Procédure devant la cour :
Par une requête enregistrée le 13 décembre 2016, Mme A...C..., représentée par MeB..., demande à la cour :
1°) d'annuler ce jugement du 18 octobre 2016 du tribunal administratif de Toulouse ;
2°) d'annuler ledit arrêté ;
3°) d'enjoindre au préfet de la Haute-Garonne de lui délivrer un titre de séjour " vie privée et familiale " ou " salarié " sous astreinte de 200 euros par jour de retard à compter de la notification de l'arrêt à intervenir ;
4°) de mettre à la charge de l'Etat une somme de 1 500 euros au titre des articles 37 alinéa 2 de la loi du 10 juillet 1991 et L. 761-1 du code de justice administrative.
Elle soutient que :
- l'arrêté est entaché d'incompétence de son auteur ; ne sont en effet justifiées ni l'existence, ni la publication, ni la validité d'une délégation de signature ; il n'est pas davantage établi que les décisions prises en matière de séjour et d'éloignement des étrangers entraient dans le champ de cette délégation ; l'empêchement du préfet n'est pas non plus démontré ;
- le refus de titre de séjour est insuffisamment motivé ; la décision est rédigée de manière stéréotypée, ne fait pas apparaître la balance entre les attaches en France et celles conservées au Brésil ; le refus du préfet de faire usage de son pouvoir de régularisation n'est pas davantage motivé ;
- l'insuffisante motivation de la décision de refus de séjour révèle l'absence d'examen particulier de sa situation ;
- le refus de séjour est entaché d'un vice de procédure tenant au défaut de saisine de la commission du titre de séjour ; elle justifie en effet résider en France depuis le 24 février 2006, soit plus de dix ans à la date de l'arrêté ; le jugement attaqué n'est pas suffisamment motivé sur ce point ;
- le refus de délivrance d'un titre de séjour " salarié " aurait dû être précédé d'une instruction par les services de la DIRECCTE aux fins de délivrance d'une autorisation de travail ; le préfet ne pouvait lui opposer l'absence de production d'un contrat visé sans que cette instruction n'ait été préalablement menée ;
- le refus de titre de séjour " vie privée et familiale " a été pris en méconnaissance des dispositions des articles L. 313-14 et L. 313-11 7° du code de l'entrée et du séjour des étrangers et du droit d'asile et des stipulations de l'article 8 de la convention européenne de sauvegarde des droits de l'homme et des libertés fondamentales ; en effet, elle justifie d'une ancienneté de résidence sur le territoire français, où elle est entrée pour la première fois en 1994, a vécu de 1997 à 2006 puis depuis 2006 ; elle a entretenu une relation de seize années avec un ressortissant français, qu'elle a épousé en 2006 ; ses quatre enfants qui vivent au Brésil sont âgés de 26 à 33 ans, et elle ne les a pas tous élevés ; elle a fui le Brésil en raison des violences conjugales subies de la part du père de sa dernière fille ;
- le préfet a commis une erreur manifeste d'appréciation en refusant son admission exceptionnelle au séjour en qualité de salariée ; elle a en effet produit deux promesses d'embauche comme agent de nettoyage, et justifie de dix années de résidence en France ;
- elle remplissait les conditions de délivrance d'un titre de séjour en qualité de salarié prévues par la circulaire ministérielle du 28 novembre 2012 ;
- elle aurait dû bénéficier d'une carte de résident en qualité de conjoint de Français ;
- l'obligation de quitter le territoire français est privée de base légale et contraire à l'article 8 de la convention européenne de sauvegarde des droits de l'homme et des libertés fondamentales.

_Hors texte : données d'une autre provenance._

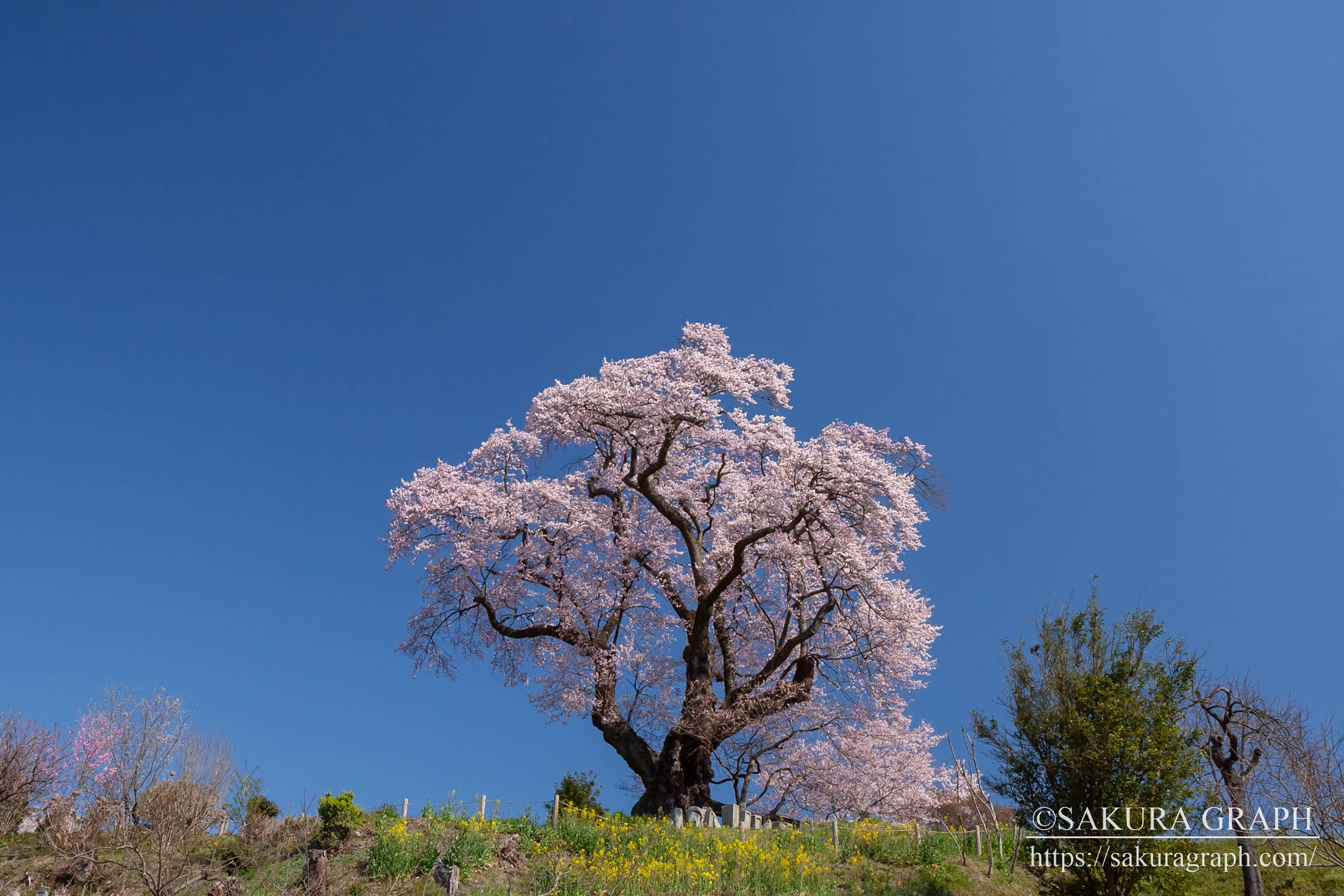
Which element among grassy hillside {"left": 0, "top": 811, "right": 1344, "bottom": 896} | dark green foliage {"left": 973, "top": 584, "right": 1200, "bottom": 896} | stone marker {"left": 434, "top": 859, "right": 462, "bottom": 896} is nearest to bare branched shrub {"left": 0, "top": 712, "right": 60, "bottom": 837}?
grassy hillside {"left": 0, "top": 811, "right": 1344, "bottom": 896}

Par un mémoire en défense enregistré le 20 mars 2017, le préfet de la Haute-Garonne conclut au rejet de la requête. Il soutient qu'aucun moyen n'est fondé et s'en rapporte à ses écritures produites devant le tribunal.
Par une décision du 30 décembre 2016, le bénéfice de l'aide juridictionnelle totale a été accordé à Mme A...C....
Vu :
- les autres pièces du dossier ;
- la convention européenne de sauvegarde des droits de l'homme et des libertés fondamentales ;
- le code de l'entrée et du séjour des étrangers et du droit d'asile ;
- le code du travail ;
- la loi n° 91-647 du 10 juillet 1991 modifiée relative à l'aide juridique ;
- le code de justice administrative ;
Le président de la formation de jugement a dispensé le rapporteur public, sur sa proposition, de prononcer des conclusions à l'audience.
Les parties ont été régulièrement averties du jour de l'audience.
Le rapport de Mme Marie-Pierre Beuve Dupuy a été entendu au cours de l'audience publique.
Considérant ce qui suit :
1. Mme A...C..., ressortissante brésilienne née le 2 novembre 1961, est entrée pour la dernière fois en France le 24 février 2006 selon ses dires. Elle a épousé le 18 mars 2006 M.E..., de nationalité française, et s'est vue délivrer un titre de séjour en qualité de conjoint de ressortissant français, titre dont le renouvellement ne lui a plus été accordé à la suite du divorce prononcé le 4 juillet 2012. Elle a sollicité le 24 octobre 2014 son admission exceptionnelle au séjour. Par un arrêté du 29 février 2016, le préfet de la Haute-Garonne a refusé de lui délivrer le titre de séjour sollicité, l'a obligée à quitter le territoire français dans un délai de trente jours et a fixé le pays de destination. Mme A...C...relève appel du jugement n° 1601683 du 18 octobre 2016 par lequel le tribunal administratif de Toulouse a rejeté sa demande tendant à l'annulation de cet arrêté.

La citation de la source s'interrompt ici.